■ **DIRECTIONS FOR THIS TASK**
Copy the lines below without changes, starting at the line that contains "Taking a closer" and continuing through the last line, including both.

Questions on scene geometry:
▽
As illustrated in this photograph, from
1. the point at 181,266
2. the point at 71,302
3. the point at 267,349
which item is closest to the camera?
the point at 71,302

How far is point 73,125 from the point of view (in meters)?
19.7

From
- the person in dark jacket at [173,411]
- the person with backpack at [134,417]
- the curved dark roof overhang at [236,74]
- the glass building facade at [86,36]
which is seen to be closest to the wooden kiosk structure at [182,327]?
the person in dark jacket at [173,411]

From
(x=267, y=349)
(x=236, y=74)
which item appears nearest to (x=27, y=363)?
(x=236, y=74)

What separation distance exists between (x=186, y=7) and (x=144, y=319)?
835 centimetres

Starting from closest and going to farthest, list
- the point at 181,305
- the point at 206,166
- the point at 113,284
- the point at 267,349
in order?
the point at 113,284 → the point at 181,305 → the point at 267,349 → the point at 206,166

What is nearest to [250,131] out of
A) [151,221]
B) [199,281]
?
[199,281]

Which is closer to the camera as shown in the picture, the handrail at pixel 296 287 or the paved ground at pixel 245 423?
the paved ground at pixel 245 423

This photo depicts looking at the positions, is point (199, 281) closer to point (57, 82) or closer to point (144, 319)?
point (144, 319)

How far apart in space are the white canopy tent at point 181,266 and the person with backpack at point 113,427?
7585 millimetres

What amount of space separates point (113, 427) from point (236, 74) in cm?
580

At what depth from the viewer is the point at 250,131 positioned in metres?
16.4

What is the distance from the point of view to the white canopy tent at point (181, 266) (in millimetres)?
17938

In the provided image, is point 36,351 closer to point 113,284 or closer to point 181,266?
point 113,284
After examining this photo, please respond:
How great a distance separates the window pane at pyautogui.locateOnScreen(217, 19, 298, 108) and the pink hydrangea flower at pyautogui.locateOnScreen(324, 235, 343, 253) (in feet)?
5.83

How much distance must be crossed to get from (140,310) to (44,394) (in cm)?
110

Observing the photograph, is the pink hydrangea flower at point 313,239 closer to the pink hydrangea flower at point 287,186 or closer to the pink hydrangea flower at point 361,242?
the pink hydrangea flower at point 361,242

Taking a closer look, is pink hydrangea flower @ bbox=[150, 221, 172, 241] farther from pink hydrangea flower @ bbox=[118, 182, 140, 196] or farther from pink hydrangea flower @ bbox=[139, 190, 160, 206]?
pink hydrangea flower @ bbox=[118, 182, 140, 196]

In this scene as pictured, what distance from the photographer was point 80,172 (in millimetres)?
△
■ **EXERCISE RESPONSE**
Taking a closer look, is pink hydrangea flower @ bbox=[150, 221, 172, 241] farther from pink hydrangea flower @ bbox=[118, 182, 140, 196] or farther from pink hydrangea flower @ bbox=[139, 190, 160, 206]?
pink hydrangea flower @ bbox=[118, 182, 140, 196]

In this scene as pictured, what distance from the photographer was point 80,172 (in millimetres)?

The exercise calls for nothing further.